Macron n’a pas rassuré.
Tout d’abord sur la situation tactique sur le terrain, là-bas, sur la ligne de front : « La situation est difficile », reconnaît le Président. « Une litote », lui répond Gilles Bouleau. Traduire : la situation tactique est mauvaise pour les Ukrainiens. Mais Macron va plus loin en rappelant que « la guerre est sur le sol européen », que « ce n’est pas une fiction loin de nous ». C’est une évidence que les Français savent mais ne veulent sans doute pas croire, il faut bien l'avouer. Et donc, Macron n’a pas voulu rassurer en affirmant que c’est la sécurité de l’Europe, de la France et des Français qui se joue là-bas. « Guerre existentielle pour la France et l’Europe », dit-il carrément. Sur l’envoi de soldats français en Ukraine, a-t-il rassuré ? Non plus. « J’ai peut-être raison de ne pas être précis ». C’est la fameuse « ambiguïté stratégique ». On n’en saura pas plus. Pourtant, Le Monde révélait ce 14 mars que Macron, le 21 février dernier, dans un salon de l’Élysée, aurait déclaré « d’un air dégagé » : « De toute façon, dans l’année qui vient, je vais devoir envoyer des mecs à Odessa ». Propos que dément formellement le Palais, ce même 14 mars. Ambiguïté stratégique.
« Nous sommes prêts », assène-t-il...
Rassurer sur le fait que « les choses bougent » en tentant de faire oublier le cinglant désaveu qu’il a reçu de la part des alliés après ses propos lors de la conférence de soutien à l’Ukraine, le 27 février dernier.
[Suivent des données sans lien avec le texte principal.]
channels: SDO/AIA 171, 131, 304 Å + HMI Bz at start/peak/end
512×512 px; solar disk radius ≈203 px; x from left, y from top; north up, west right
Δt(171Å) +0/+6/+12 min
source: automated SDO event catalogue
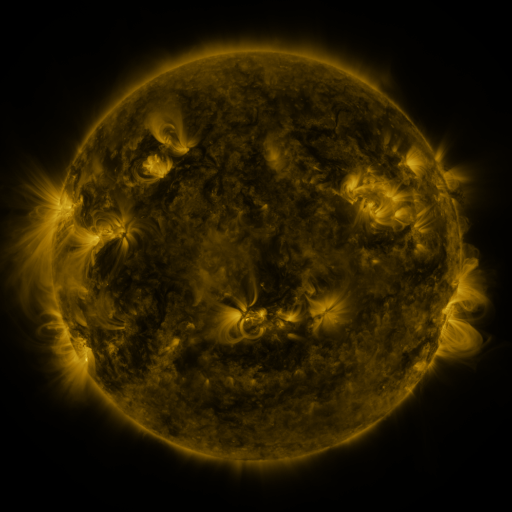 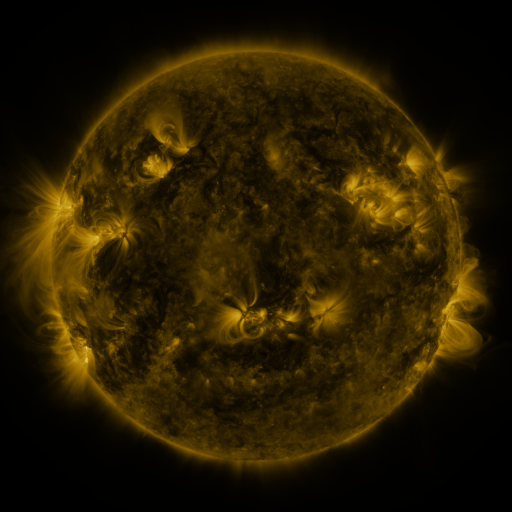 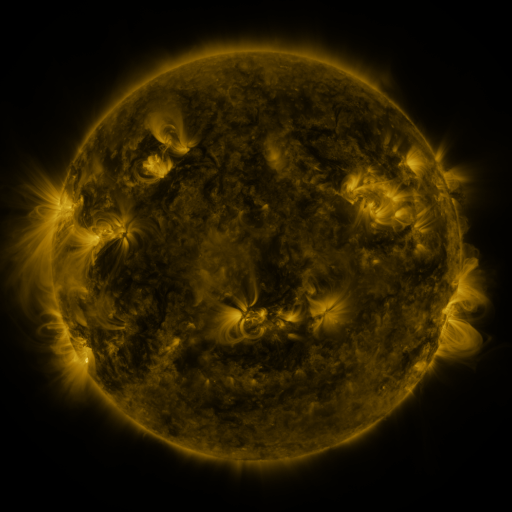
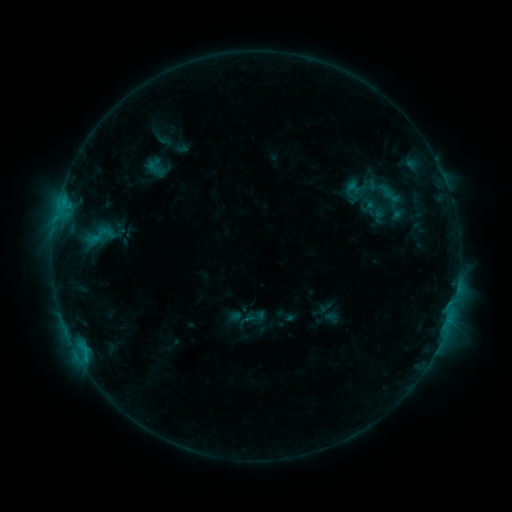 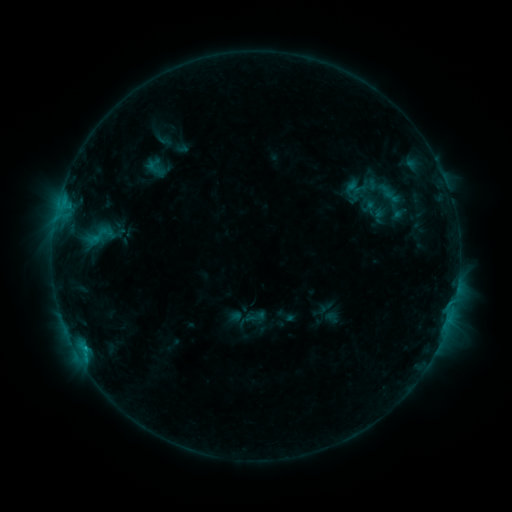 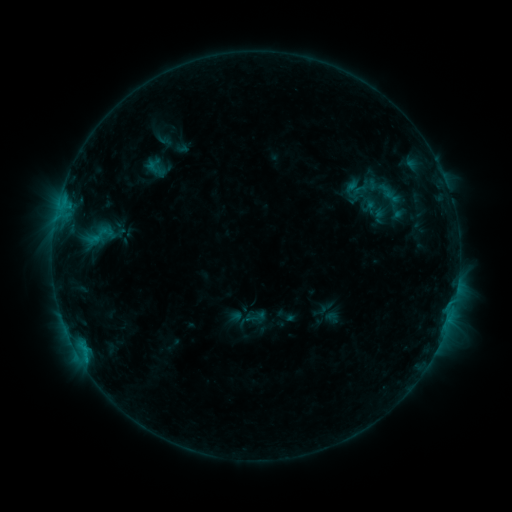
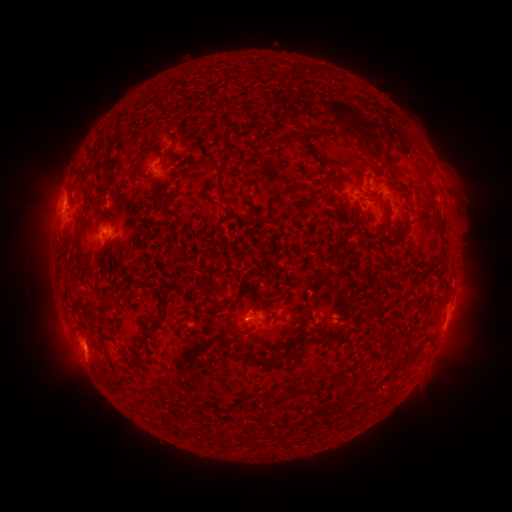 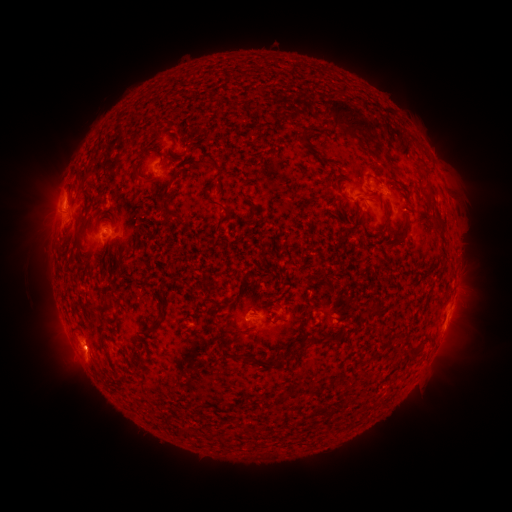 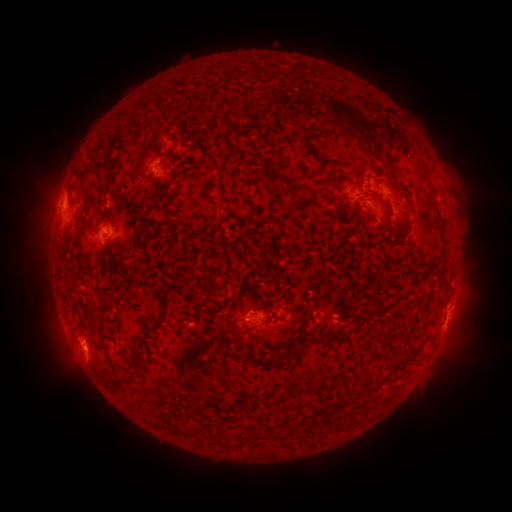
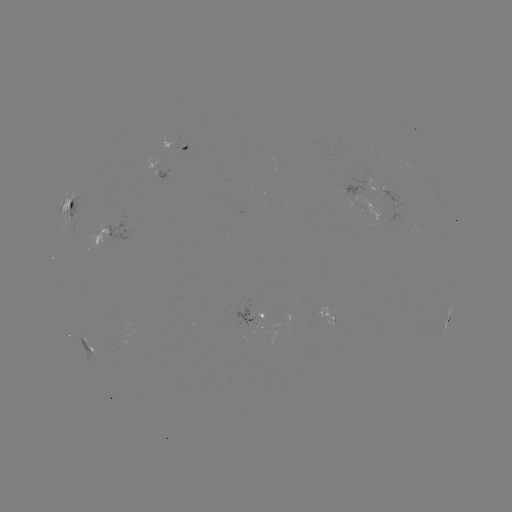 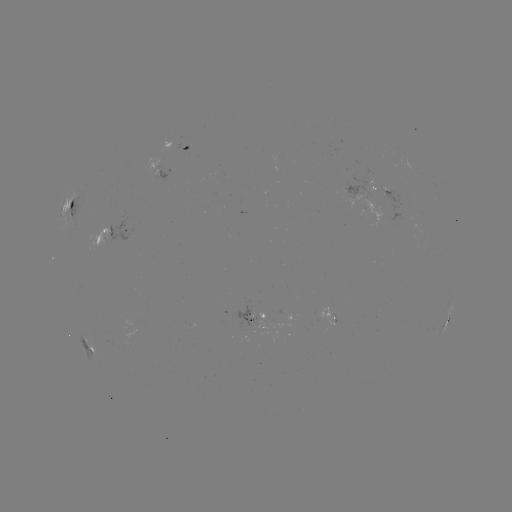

On verra cela après qu’il aura rencontré Scholz ce 15 mars. Macron a voulu rassurer quant à nos capacités militaires. Nous avons un « modèle d’armée complet », se plaît-il à rappeler. Un modèle que les esprits chagrin qualifient d’« échantillonnaire »... Et le chef des armées d'évoquer notre récent engagement au Sahel pour prouver notre capacité opérationnelle. Bouleau a beau rétorquer que ce n'était pas tout à fait le même genre d’ennemi et de guerre que celle qui est menée en Ukraine, Macron balaie l’argument d’un revers de manche. « Nous sommes prêts », assène-t-il. La France produit moins de cent obus par jour, ce que consomment les Ukrainiens en quelques minutes ? On va chercher partout dans le monde des minutions et accélérer les cadences. Tout ça coûte cher. 4,8 milliards ont déjà été donnés à l’Ukraine. 3 de plus sont prévus. Va-t-il falloir emprunter sur les marchés internationaux ? Ne pas l’exclure. Et de rappeler ce que l’on a fait durant le covid (« Quoiqu'il en coûte » ?) pour tenir le pays à flot. Donc, se préparer à ce que la France s’enfonce un peu plus dans la spirale infernale de l’endettement.
Et la diplomatie dans tout ça ? « Je suis disposé à mener les discussions », affirme Macron. Ce n’est sans doute pas lui qui les mènera ces discussions, le jour où elles viendront... « Mais en face quand on ne dit pas la vérité… », ajoute-t-il. En clair, le temps où la France se positionnait comme une grande nation diplomatique est révolu.